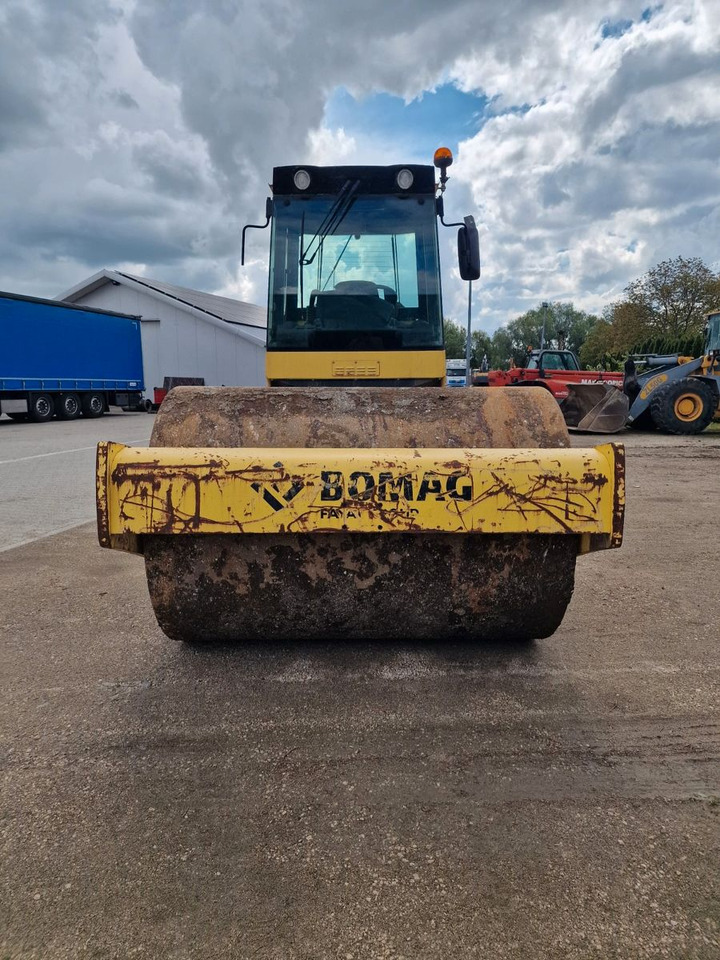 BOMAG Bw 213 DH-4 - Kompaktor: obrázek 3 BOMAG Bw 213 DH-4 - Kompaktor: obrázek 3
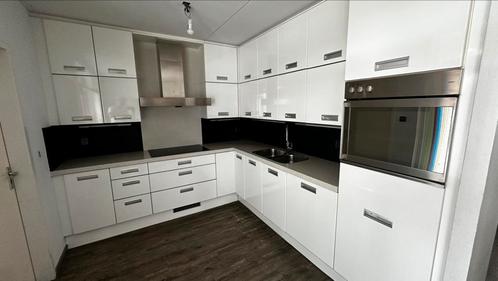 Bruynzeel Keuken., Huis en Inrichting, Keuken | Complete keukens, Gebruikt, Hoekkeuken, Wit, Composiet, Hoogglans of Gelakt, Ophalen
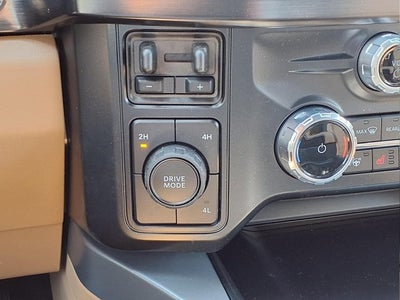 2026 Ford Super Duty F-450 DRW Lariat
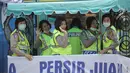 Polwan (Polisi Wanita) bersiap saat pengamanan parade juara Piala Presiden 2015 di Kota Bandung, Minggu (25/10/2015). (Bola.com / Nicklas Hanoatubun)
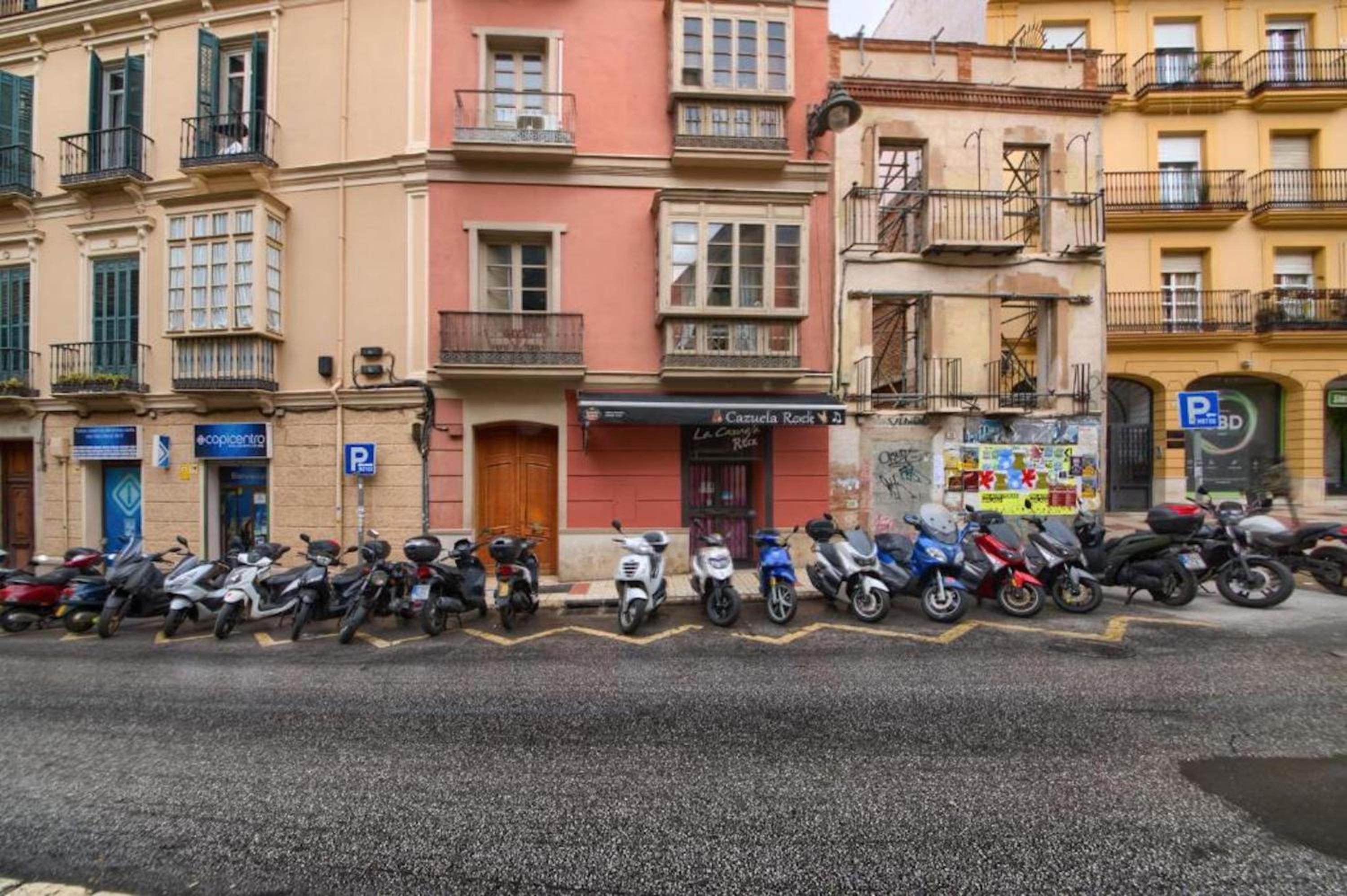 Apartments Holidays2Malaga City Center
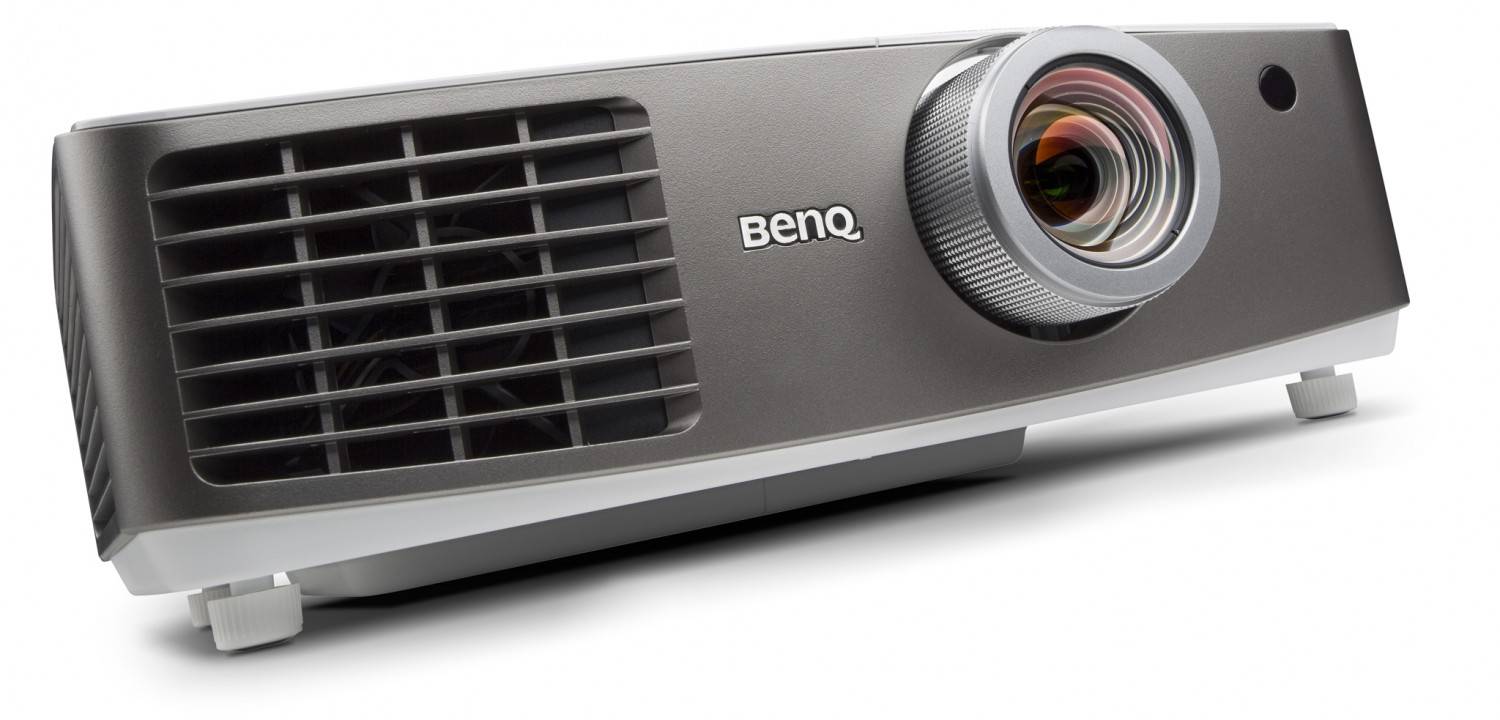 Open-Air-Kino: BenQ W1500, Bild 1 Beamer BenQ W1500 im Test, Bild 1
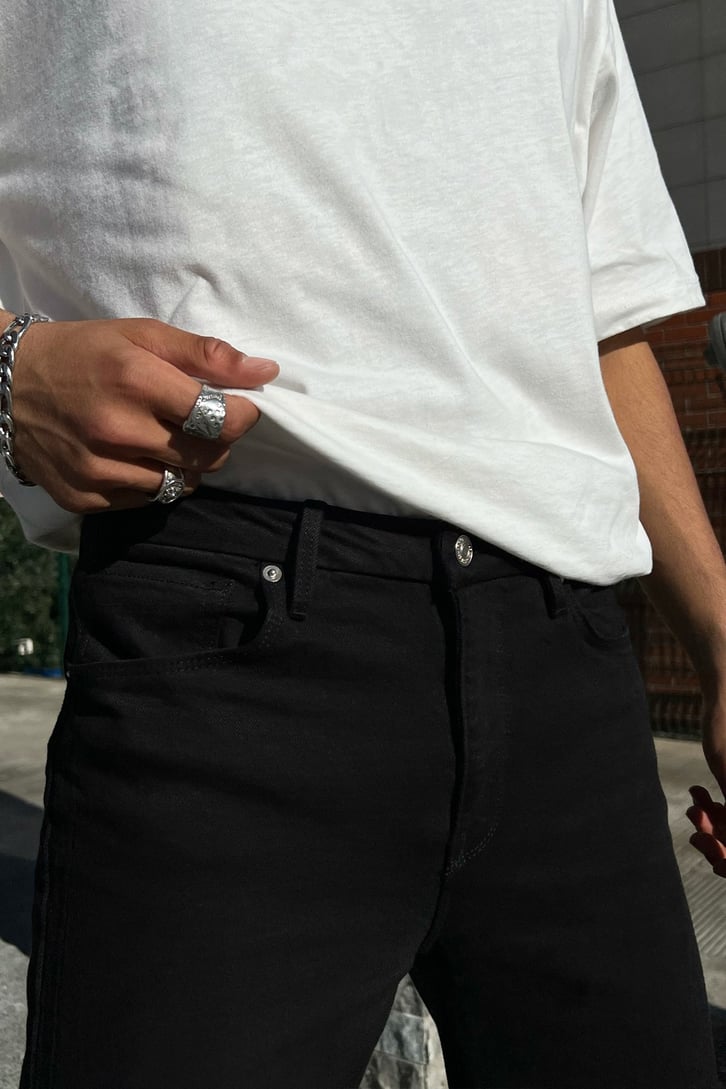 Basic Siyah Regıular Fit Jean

- [EXERCISE]: Above are the records; repeat them all exactly, without the pictures.

- [WRITTEN RESPONSE]:
 BOMAG Bw 213 DH-4 - Kompaktor: obrázek 3 BOMAG Bw 213 DH-4 - Kompaktor: obrázek 3
 Bruynzeel Keuken., Huis en Inrichting, Keuken | Complete keukens, Gebruikt, Hoekkeuken, Wit, Composiet, Hoogglans of Gelakt, Ophalen
 2026 Ford Super Duty F-450 DRW Lariat
 Polwan (Polisi Wanita) bersiap saat pengamanan parade juara Piala Presiden 2015 di Kota Bandung, Minggu (25/10/2015). (Bola.com / Nicklas Hanoatubun)
 Apartments Holidays2Malaga City Center
 Open-Air-Kino: BenQ W1500, Bild 1 Beamer BenQ W1500 im Test, Bild 1
 Basic Siyah Regıular Fit Jean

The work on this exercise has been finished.